* [Chronique]:
Si les Canadiens ont déjà su se faire un nom en Amérique du Nord en proposant un pagan/folk metal depuis 2009, ce n'est pas forcément le cas sur le Vieux Continent. Transcending the Ruins est leur troisième long format, après Ancestral Anthems en 2009 et No Beer In Heaven en 2014. Mais si le groupe précise qu'il s'agit d'une musique proche de groupes comme Arkona, Korpiklaani, Windir, Nightwish, Turisas ou Skyforger, l'auditeur se rend vite compte que le classement de Protokult dans une case n'est pas chose aisée...
L'artwork est un bon exemple de la complexité du groupe. Si la neige et le château peuvent représenter le pagan/folk, style appuyé par la typographie runique du titre de l'album, la femme dans un bain de sang tenant une colombe et un poignard ensanglanté tend plutôt à rappeler le death metal (impossible de ne pas traduire et penser à Bloodbath) ou le black pagan metal (Bathory). Mais la couverture d'un album est toujours ouverte à interprétation.

* [À compléter]:
1. Selon la chronique, en quoi la pochette de l'album illustre-t-elle la complexité du groupe ? Répondez en une à trois phrases.
2. Reprenez la chronique de l'album Transcending the Ruins à la suite de sa dernière phrase.

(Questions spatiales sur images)
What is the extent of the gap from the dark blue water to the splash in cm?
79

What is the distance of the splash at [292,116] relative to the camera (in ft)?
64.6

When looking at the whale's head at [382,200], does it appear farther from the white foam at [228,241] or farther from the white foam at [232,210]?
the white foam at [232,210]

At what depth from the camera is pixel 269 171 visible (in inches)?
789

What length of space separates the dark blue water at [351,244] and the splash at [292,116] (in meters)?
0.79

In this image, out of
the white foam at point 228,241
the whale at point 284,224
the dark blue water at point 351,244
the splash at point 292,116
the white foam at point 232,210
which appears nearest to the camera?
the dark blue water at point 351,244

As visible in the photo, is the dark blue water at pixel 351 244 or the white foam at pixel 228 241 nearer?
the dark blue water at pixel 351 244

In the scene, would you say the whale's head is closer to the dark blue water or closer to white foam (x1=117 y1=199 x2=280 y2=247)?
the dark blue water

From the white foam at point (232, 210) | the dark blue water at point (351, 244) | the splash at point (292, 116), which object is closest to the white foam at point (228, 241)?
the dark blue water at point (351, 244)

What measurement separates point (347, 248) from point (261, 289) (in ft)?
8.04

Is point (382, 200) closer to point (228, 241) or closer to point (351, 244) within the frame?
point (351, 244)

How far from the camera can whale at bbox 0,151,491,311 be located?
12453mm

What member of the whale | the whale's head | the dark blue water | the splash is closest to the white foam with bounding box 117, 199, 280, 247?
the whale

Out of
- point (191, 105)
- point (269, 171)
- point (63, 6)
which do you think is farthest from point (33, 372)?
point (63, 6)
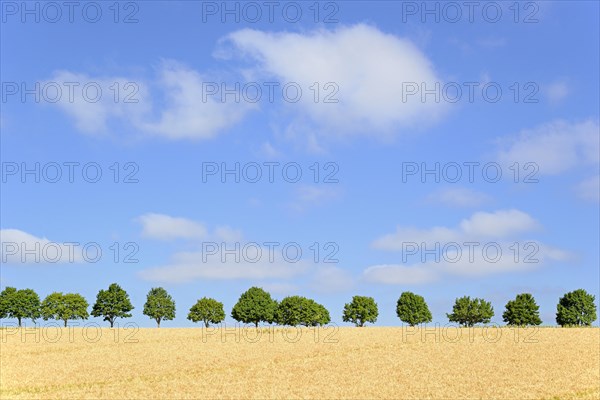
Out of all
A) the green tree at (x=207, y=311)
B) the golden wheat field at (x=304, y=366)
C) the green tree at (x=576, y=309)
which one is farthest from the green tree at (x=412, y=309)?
the golden wheat field at (x=304, y=366)

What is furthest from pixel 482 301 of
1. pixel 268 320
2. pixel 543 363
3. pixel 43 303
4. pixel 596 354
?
pixel 43 303

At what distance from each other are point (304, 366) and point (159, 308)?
80.5 meters

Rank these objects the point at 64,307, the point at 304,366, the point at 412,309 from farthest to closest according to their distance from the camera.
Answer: the point at 412,309, the point at 64,307, the point at 304,366

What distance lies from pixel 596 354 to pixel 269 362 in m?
31.9

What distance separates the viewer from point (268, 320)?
118125mm

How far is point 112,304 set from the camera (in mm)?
117562

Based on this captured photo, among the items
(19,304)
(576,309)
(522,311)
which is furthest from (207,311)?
(576,309)

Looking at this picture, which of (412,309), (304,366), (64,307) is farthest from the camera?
(412,309)

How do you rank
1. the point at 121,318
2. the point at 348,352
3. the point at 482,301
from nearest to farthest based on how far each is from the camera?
the point at 348,352, the point at 121,318, the point at 482,301

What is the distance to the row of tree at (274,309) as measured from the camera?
117 meters

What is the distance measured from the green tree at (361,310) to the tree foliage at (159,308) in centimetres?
3556

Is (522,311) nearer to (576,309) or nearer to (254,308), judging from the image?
(576,309)

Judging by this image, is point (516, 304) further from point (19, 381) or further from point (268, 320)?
point (19, 381)

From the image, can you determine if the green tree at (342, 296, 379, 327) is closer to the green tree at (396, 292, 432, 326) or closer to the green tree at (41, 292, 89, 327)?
the green tree at (396, 292, 432, 326)
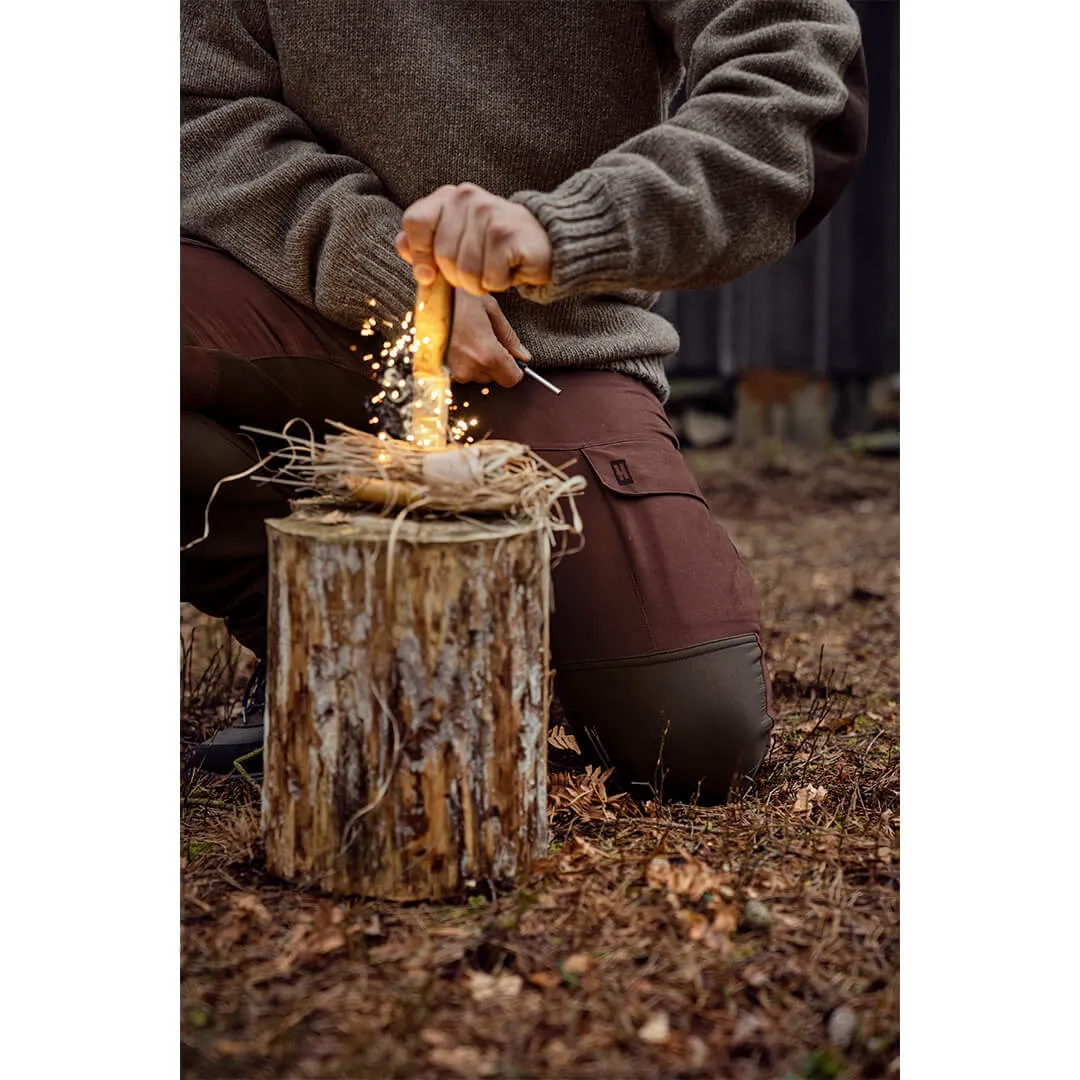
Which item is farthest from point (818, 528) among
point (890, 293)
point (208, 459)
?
point (208, 459)

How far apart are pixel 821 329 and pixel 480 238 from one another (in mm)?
5258

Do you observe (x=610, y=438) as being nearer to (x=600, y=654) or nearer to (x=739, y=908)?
(x=600, y=654)

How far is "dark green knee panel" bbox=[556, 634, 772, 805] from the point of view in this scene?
2225 mm

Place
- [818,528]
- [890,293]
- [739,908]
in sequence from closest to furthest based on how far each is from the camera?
[739,908] → [818,528] → [890,293]

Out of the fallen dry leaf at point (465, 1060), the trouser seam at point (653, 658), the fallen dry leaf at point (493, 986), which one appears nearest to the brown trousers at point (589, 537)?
the trouser seam at point (653, 658)

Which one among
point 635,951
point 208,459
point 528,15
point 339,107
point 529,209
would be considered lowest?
point 635,951

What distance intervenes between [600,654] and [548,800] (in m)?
0.30

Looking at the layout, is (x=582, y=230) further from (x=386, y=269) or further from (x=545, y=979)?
(x=545, y=979)

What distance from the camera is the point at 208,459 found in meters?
2.19

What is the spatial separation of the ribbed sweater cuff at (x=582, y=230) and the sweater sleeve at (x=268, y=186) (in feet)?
1.65

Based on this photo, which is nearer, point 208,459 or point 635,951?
point 635,951

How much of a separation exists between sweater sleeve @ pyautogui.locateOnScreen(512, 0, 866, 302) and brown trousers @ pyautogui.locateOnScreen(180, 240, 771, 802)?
1.65 feet

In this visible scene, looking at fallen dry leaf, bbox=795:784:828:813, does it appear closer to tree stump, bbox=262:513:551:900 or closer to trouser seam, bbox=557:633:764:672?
trouser seam, bbox=557:633:764:672

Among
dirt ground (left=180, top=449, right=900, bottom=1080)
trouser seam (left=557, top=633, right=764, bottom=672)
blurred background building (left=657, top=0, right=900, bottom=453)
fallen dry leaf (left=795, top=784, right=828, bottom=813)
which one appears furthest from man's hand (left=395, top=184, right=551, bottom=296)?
blurred background building (left=657, top=0, right=900, bottom=453)
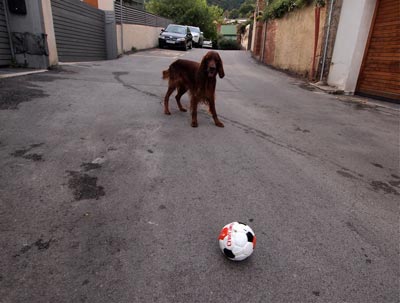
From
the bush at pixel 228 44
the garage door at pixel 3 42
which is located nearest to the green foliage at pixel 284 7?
the garage door at pixel 3 42

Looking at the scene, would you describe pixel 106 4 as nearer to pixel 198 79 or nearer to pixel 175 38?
pixel 175 38

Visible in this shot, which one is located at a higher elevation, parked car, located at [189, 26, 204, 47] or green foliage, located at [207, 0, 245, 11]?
green foliage, located at [207, 0, 245, 11]

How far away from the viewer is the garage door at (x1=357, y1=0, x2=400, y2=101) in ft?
24.3

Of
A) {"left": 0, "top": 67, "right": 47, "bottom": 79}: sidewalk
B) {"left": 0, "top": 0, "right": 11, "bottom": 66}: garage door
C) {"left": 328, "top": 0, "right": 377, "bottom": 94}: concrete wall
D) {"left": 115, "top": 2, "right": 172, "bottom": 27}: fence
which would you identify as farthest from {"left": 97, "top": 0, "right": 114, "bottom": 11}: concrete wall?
{"left": 328, "top": 0, "right": 377, "bottom": 94}: concrete wall

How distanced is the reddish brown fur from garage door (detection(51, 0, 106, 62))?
6215mm

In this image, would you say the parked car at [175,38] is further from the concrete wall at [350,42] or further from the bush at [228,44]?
the bush at [228,44]

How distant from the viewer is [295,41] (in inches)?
488

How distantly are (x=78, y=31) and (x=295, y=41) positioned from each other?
9164mm

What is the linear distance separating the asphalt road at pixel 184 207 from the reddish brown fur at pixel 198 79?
1.29 ft

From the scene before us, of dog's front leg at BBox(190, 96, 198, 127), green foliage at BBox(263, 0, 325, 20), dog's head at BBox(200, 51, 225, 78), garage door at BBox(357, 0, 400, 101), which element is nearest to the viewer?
dog's head at BBox(200, 51, 225, 78)

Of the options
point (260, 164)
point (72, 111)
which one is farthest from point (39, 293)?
point (72, 111)

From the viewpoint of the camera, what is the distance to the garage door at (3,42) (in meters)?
6.99

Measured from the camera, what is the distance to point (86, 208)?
220 centimetres

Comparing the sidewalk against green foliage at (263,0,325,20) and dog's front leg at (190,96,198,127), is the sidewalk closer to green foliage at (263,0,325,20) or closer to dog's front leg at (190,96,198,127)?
dog's front leg at (190,96,198,127)
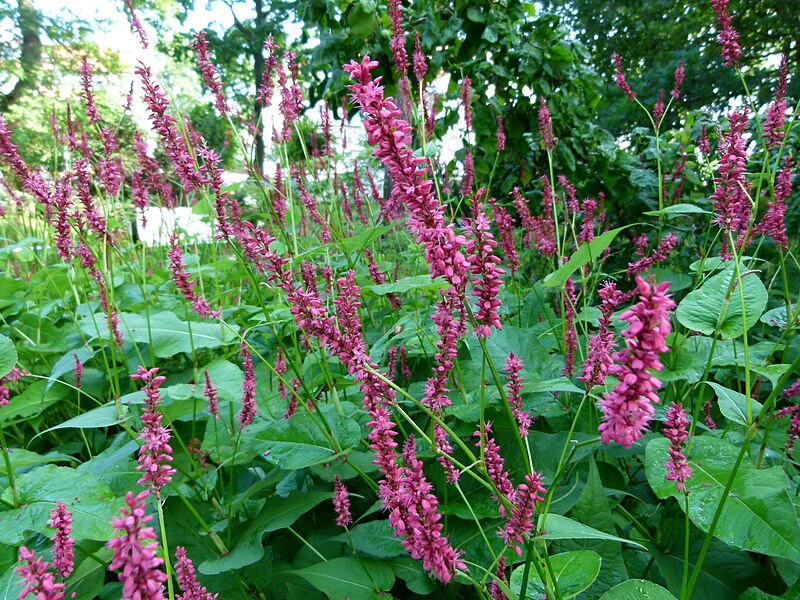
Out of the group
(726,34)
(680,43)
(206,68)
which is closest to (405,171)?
(206,68)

* [Réponses aux consignes]:
1. La pochette mêle des éléments qui renvoient à des styles différents. La neige, le château et la typographie runique du titre évoquent le pagan/folk. En revanche, la femme dans un bain de sang, qui tient une colombe et un poignard ensanglanté, rappelle plutôt le death metal ou le black pagan metal.

2.
Pour comprendre les thèmes abordés et certains sons employés dans les morceaux, il est important de savoir que les cinq membres sont tous d'origine slave ou perse. Le chanteur guitariste Martin Drozd et le bassiste David Slowiak sont polonais, la chanteuse et claviériste Ekaterina est kazakhe, le guitariste Jack Neila est canadien d'origine tchèque et enfin le batteur Kaveh Afshar est iranien. Ainsi, leurs origines ethniques sont audibles dans certains titres : notamment les parties de chant russe d'Ekaterina faisant penser à Arkona. Il est par ailleurs étonnant d'entendre la fameuse mélodie d'origine finlandaise "Ievan Polkka" écrite par Eino Kettunen (également reprise par Korpiklaani) dans le morceau supposé être celtique "Troubled Lad (Slainte Mhath)".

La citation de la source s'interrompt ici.